### [Text excerpt]

Travis Nederpelt (born 10 June 1985) is an Australian former competition swimmer from Perth and butterfly specialist who represented his country at the 2004 Summer Olympics at Athens and in 2008 Summer Olympics in Beijing. His best Olympic performance was 8th in the final of the men's 400m individual medley at Athens.

Nederpelt is a record eight-time winner of the popular Swim Thru Rottnest event.

His brother Jarrad Nederpelt is also a competitive club swimmer with whom he holds the current duo record for the Rottnest Channel Swim event, set in 2001.

In May 2012 at the age of 26, Nederpelt retired from competitive swimming, but continued to serve the sport as a coach.

He became a member of the Swimming WA Board in 2016, and in 2018 was inducted into the WA Swimming Hall of Fame.

[Collection entries]
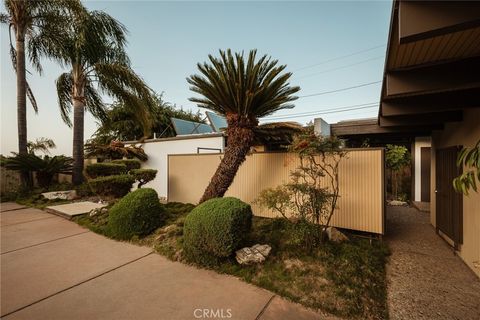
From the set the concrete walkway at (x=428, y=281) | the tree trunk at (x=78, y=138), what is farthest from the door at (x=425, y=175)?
the tree trunk at (x=78, y=138)

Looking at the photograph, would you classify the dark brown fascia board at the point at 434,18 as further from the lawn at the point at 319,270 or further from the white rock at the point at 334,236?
the white rock at the point at 334,236

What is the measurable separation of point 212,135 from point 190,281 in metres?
6.93

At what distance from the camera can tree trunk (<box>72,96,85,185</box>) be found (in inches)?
374

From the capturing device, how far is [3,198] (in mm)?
9297

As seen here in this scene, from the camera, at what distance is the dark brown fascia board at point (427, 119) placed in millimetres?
4367

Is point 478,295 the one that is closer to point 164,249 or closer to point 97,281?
point 164,249

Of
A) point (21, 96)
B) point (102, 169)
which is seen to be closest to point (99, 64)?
point (21, 96)

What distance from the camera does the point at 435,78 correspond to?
3.00m

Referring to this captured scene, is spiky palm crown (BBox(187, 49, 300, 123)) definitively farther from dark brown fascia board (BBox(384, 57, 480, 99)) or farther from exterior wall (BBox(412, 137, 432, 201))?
exterior wall (BBox(412, 137, 432, 201))

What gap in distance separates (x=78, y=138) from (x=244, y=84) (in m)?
8.53

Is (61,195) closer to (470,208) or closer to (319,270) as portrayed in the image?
(319,270)

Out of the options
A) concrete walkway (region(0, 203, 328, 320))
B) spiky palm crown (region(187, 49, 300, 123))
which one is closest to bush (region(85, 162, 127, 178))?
concrete walkway (region(0, 203, 328, 320))

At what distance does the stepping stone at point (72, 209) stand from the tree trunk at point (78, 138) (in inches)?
101

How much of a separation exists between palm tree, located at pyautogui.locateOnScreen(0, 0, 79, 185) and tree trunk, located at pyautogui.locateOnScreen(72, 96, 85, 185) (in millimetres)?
2269
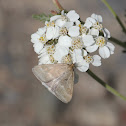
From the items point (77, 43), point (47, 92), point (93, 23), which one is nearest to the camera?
point (77, 43)

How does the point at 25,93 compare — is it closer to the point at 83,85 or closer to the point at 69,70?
the point at 83,85

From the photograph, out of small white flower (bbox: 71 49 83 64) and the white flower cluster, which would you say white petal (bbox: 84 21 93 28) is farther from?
small white flower (bbox: 71 49 83 64)

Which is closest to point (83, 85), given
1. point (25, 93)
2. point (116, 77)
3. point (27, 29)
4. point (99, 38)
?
point (116, 77)

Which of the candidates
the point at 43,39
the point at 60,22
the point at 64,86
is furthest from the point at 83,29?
the point at 64,86

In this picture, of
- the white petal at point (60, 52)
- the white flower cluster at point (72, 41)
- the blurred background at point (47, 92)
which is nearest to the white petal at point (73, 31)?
the white flower cluster at point (72, 41)

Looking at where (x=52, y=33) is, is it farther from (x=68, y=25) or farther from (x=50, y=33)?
(x=68, y=25)
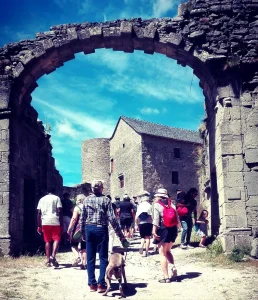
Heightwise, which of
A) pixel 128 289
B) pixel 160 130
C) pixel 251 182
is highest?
pixel 160 130

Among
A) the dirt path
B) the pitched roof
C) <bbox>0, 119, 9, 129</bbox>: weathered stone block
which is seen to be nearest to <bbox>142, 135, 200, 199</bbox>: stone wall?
the pitched roof

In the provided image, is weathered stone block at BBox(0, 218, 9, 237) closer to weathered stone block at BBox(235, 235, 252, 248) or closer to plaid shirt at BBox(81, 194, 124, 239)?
plaid shirt at BBox(81, 194, 124, 239)

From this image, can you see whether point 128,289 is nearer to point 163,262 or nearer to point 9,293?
point 163,262

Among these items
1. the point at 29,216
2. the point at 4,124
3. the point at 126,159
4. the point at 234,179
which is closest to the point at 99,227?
the point at 234,179

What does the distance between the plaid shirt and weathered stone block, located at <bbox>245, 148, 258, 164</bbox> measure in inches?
A: 161

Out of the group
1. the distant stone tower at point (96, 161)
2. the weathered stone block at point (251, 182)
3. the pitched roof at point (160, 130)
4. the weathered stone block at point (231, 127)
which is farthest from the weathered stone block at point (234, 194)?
the distant stone tower at point (96, 161)

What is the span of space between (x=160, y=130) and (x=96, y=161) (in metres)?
7.54

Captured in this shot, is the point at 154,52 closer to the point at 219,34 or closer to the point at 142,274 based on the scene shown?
the point at 219,34

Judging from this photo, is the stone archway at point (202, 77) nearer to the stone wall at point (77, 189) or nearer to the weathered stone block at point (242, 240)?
the weathered stone block at point (242, 240)

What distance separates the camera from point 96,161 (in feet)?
127

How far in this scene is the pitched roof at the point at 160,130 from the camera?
33.6m

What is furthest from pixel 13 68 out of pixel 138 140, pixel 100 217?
pixel 138 140

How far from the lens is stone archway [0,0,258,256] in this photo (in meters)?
8.84

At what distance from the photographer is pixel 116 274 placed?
19.2ft
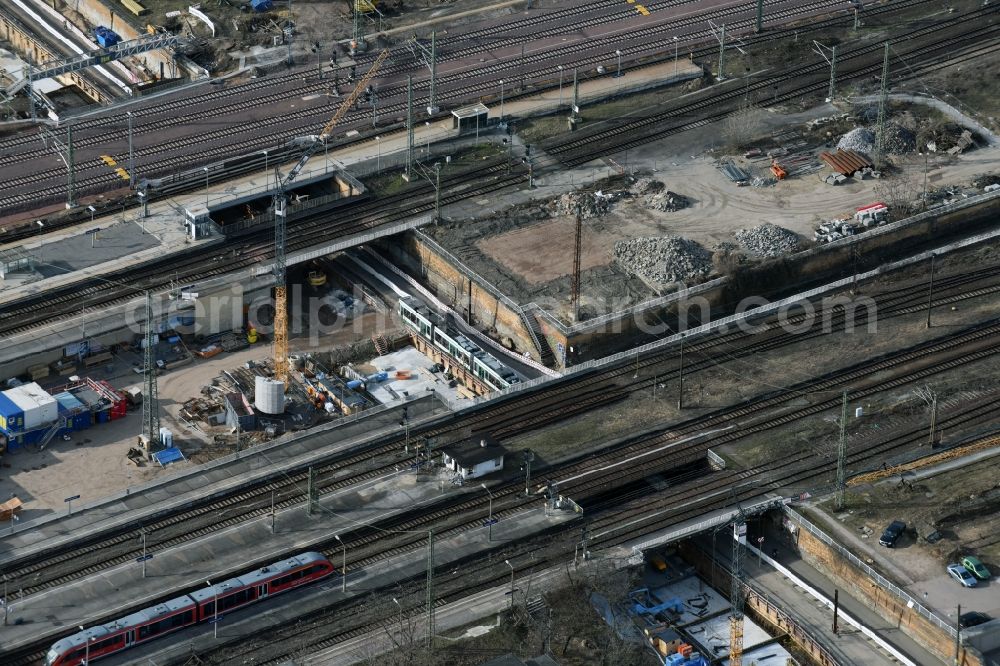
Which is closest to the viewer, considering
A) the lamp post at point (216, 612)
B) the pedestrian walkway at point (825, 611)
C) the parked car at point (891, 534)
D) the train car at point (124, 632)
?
the train car at point (124, 632)

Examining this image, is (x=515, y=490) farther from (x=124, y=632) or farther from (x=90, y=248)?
(x=90, y=248)

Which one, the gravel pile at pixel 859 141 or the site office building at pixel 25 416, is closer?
the site office building at pixel 25 416

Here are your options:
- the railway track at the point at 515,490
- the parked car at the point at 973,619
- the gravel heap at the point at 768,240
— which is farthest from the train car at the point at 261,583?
the gravel heap at the point at 768,240

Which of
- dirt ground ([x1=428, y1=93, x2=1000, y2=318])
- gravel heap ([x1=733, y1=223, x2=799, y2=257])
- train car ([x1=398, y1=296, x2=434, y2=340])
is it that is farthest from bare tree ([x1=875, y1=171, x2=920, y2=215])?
train car ([x1=398, y1=296, x2=434, y2=340])

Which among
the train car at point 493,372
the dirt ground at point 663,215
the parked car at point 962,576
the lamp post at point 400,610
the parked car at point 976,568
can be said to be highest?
the dirt ground at point 663,215

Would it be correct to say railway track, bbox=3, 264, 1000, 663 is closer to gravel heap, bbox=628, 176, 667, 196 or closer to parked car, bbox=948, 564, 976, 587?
parked car, bbox=948, 564, 976, 587

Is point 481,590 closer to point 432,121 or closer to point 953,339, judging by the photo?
point 953,339

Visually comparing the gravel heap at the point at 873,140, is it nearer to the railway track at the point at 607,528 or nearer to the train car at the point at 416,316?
the railway track at the point at 607,528
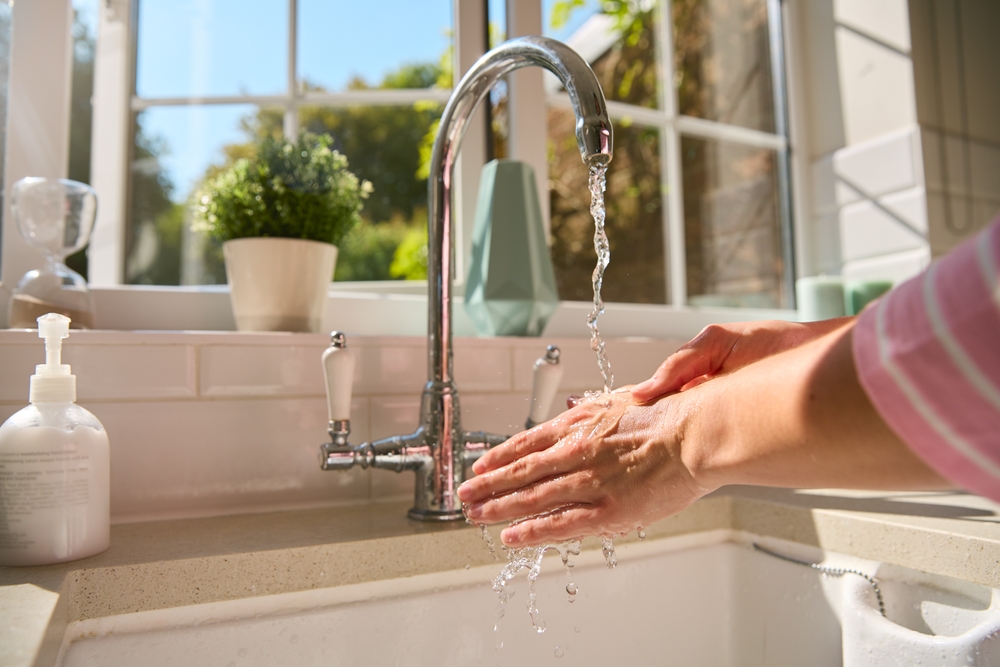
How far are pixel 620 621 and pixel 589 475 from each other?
27 centimetres

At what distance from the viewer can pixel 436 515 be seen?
27.6 inches

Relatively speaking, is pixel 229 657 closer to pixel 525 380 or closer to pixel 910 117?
pixel 525 380

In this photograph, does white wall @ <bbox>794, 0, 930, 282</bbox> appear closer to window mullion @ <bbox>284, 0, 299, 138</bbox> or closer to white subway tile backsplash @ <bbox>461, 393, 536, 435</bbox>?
white subway tile backsplash @ <bbox>461, 393, 536, 435</bbox>

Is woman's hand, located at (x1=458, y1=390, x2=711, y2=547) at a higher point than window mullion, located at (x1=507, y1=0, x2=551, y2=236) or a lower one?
lower

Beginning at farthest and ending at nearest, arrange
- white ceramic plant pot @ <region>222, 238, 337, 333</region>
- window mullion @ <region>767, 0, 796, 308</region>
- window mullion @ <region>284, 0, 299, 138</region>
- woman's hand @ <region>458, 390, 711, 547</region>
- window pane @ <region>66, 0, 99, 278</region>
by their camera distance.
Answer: window mullion @ <region>767, 0, 796, 308</region> → window mullion @ <region>284, 0, 299, 138</region> → window pane @ <region>66, 0, 99, 278</region> → white ceramic plant pot @ <region>222, 238, 337, 333</region> → woman's hand @ <region>458, 390, 711, 547</region>

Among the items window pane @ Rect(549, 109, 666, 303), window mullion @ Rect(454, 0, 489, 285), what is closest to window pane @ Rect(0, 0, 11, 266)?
window mullion @ Rect(454, 0, 489, 285)

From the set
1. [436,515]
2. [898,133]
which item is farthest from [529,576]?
[898,133]

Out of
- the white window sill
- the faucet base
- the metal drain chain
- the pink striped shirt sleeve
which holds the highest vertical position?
the white window sill

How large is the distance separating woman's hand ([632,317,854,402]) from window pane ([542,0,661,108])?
0.84 m

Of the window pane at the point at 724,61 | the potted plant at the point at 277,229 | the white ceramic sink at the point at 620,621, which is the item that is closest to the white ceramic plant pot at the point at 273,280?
the potted plant at the point at 277,229

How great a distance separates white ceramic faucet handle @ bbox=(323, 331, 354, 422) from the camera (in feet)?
2.25

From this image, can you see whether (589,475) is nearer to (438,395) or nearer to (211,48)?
(438,395)

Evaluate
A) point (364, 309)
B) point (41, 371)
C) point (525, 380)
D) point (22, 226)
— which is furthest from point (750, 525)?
point (22, 226)

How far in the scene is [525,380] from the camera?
926 mm
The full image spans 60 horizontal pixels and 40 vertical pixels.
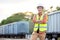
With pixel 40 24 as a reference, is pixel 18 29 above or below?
below

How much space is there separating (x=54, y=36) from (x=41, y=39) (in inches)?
835

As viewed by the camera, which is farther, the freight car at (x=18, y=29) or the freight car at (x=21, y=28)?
the freight car at (x=18, y=29)

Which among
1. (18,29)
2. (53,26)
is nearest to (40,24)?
(53,26)

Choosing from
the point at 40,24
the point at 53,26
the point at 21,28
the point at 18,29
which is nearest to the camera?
the point at 40,24

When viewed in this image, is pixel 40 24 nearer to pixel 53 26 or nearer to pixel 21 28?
pixel 53 26

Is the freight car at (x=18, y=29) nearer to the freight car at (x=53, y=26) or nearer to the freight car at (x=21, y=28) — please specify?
the freight car at (x=21, y=28)

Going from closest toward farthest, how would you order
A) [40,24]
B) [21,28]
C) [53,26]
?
[40,24] < [53,26] < [21,28]

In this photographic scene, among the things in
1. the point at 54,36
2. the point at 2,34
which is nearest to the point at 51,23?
the point at 54,36

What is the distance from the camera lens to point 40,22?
7004mm

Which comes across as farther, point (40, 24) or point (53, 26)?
point (53, 26)

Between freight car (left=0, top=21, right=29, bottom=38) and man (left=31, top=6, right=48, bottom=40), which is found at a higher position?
man (left=31, top=6, right=48, bottom=40)

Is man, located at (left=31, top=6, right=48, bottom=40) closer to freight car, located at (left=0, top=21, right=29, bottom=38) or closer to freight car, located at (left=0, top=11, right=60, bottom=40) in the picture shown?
freight car, located at (left=0, top=11, right=60, bottom=40)

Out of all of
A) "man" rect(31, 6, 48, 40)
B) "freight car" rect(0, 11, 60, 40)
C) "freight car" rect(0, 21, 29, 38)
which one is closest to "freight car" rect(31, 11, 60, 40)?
"freight car" rect(0, 11, 60, 40)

### [Set task A]
From the passage about Travis Nederpelt, list every year it mentions, in chronological order.
### [Set task B]
Summarize the passage about Travis Nederpelt in two sentences.
The listing has no connection to the passage about the swimmer.

### [Written solution A]
1985, 2001, 2004, 2008, 2012, 2016, 2018

### [Written solution B]
Travis Nederpelt is an Australian former competition swimmer from Perth who competed at the 2004 and 2008 Summer Olympics, with his best result being 8th in the men's 400m individual medley final at Athens. He is a record eight-time winner of the Swim Thru Rottnest and retired from competition in May 2012 to coach, later joining the Swimming WA Board in 2016 and entering the WA Swimming Hall of Fame in 2018.